▸ **TASK STATEMENT**
Please list every package imported by the Go program in the concurrency excerpt below.

▸ **EXTRACT PROVIDED**
- - -
As you can see, it’s a lot faster – around 350% faster! But to get this huge performance gain, we had to either know in advance that our script or application would need us to implement some sort of simultaneous coding or we’d have to do a whole lot of work refactoring and picking different packages. These sorts of gains are even more obvious the longer you’re blocked on network I/O – say, when you’re configuring network devices over SSH 100ms away.

It’s important to note here that it is possible to make the Python code perform even faster by refactoring even more. In fact, the problem is that this code isn’t actually all that concurrent and has a sneaky, deceptive bug caused by a naive first pass at the implementation. I’ll show how to fix this at the very end of the blog post, after all of the conclusions, just to be fair. However, I was very much trying to tackle the “easiest” way to refactor for concurrency in Python – it gets even more complex when you want to get better performance (especially when compared to the simplicity of Go).

Go

Look, I thought it wasn’t going to be worth showing the time savings in Go when I started writing the code. I mean, our serial, synchronous, “slow” Go implementation was already as fast as our asynchronous “fast” Python code! But I’ve gotta say – it’s hilariously worth it. Enough with the waiting, though. On to the code!

package main

import (
	"encoding/json"
	"fmt"
	"io/ioutil"
	"strconv"
	"net/http"
	"time"
	// Import the sync package so we can wait for all requests to finish
	// before exiting the program
	"sync"
)

func main() {
	startTime := time.Now()
	client := http.Client{
		Timeout: time.Second * 2,
	}
	// Create a WaitGroup, effectively treated as a queue that must finish
	// before we can exit
	var wg sync.WaitGroup
	for i := 1; i < 151; i++ {
		// Add one item to the WaitGroup ("queue") per iteration
		wg.Add(1)
		// Reset the `i` var to prevent scoping issues
		// (this is covered in the Go FAQ)
		i := i
		// Create an anonymous function/closure and run it as a
		// goroutine
		go func() {
			// Remove one piece of work from the WaitGroup "queue"
			// _after_ the rest of the anonymous function finishes
			defer wg.Done()
			pokemon_url := "https://pokeapi.co/api/v2/pokemon/" + strconv.Itoa(i)
			var pokemon map[string]interface{}

			res, _ := client.Get(pokemon_url)
			defer res.Body.Close()
	
			body, _ := ioutil.ReadAll(res.Body)
			json.Unmarshal(body, &pokemon)

			fmt.Println(pokemon["name"])
		}()
	}
	// Block until the WaitGroup is decremented to 0 (no items left in the "queue")
	wg.Wait()
	fmt.Printf("Total Time: %s\n", time.Since(startTime))
}

So, what changes were really made? Well, we made our code asyncrhonous by only doing one thing: we wrapped our logic in an anonymous function (the func(){}; told it to run as a goroutine by typing go in front of it; and told it to execute immediately by adding the () to the end. In other words, to make our code asynchronous, we did this:

go func() {
	// our original code here
}()
- - -
▸ **GIVEN DATA**

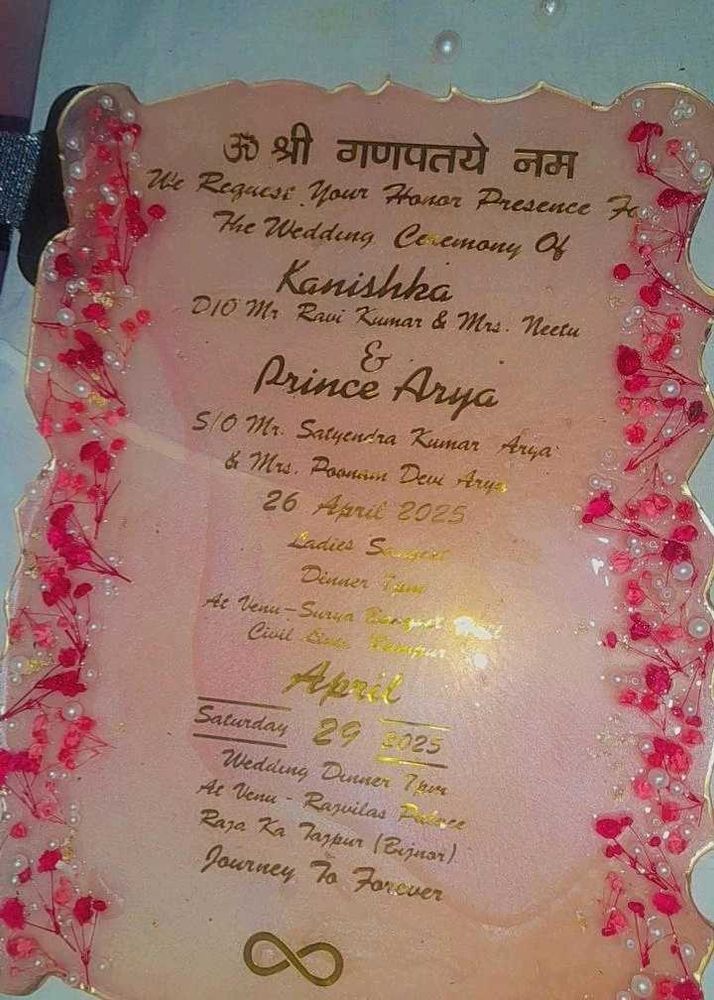 Resin Wedding Invitations Card Customized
- - -
▸ **ANSWER TO THIS PROBLEM**
encoding/json, fmt, io/ioutil, strconv, net/http, time, sync